§ Written problem: Copy the part of the listing below word for word, from the line containing "What is the distance" through the end of the listing.

(Data listing)
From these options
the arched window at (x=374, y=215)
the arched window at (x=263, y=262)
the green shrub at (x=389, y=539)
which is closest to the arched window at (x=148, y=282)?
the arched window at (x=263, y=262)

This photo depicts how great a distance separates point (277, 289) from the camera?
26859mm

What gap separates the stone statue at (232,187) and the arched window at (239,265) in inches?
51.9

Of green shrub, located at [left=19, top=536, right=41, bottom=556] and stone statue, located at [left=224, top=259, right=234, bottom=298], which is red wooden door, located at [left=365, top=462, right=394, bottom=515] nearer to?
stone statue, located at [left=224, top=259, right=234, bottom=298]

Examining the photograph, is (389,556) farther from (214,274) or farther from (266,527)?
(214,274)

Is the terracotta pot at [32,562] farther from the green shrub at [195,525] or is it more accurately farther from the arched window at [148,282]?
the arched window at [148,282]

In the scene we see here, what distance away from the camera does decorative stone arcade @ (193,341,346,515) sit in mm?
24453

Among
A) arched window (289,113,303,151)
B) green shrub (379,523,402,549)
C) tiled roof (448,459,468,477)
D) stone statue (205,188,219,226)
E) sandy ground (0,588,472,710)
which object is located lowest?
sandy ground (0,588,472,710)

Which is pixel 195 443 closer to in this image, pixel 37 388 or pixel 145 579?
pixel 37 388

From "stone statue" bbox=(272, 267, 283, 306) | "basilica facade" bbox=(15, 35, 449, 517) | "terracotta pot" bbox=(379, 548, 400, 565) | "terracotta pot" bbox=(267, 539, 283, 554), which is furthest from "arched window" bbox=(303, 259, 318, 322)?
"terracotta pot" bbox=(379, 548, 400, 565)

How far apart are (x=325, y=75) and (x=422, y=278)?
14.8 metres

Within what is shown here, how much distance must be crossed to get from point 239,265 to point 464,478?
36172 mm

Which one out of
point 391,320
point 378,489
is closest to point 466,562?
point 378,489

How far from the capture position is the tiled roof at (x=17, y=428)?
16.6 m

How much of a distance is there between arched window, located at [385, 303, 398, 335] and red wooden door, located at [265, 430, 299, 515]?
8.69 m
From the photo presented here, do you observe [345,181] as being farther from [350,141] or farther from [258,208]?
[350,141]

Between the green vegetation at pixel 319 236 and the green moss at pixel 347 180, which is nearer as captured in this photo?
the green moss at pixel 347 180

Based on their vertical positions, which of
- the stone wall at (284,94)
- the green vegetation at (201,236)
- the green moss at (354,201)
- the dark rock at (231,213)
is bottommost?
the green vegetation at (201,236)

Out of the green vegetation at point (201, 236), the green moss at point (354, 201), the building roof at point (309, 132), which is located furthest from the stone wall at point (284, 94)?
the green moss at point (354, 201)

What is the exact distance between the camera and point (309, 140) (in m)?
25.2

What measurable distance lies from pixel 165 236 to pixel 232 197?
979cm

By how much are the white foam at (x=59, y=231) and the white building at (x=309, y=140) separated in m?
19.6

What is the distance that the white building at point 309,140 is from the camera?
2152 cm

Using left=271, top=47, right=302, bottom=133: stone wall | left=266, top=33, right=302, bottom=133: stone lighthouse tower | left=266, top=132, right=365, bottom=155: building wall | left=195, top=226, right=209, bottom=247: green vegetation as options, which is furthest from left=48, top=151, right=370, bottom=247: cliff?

§ Expected answer:
What is the distance that the white building at point 309,140 is from the camera?
2152 cm

Using left=271, top=47, right=302, bottom=133: stone wall | left=266, top=33, right=302, bottom=133: stone lighthouse tower | left=266, top=132, right=365, bottom=155: building wall | left=195, top=226, right=209, bottom=247: green vegetation as options, which is furthest from left=48, top=151, right=370, bottom=247: cliff?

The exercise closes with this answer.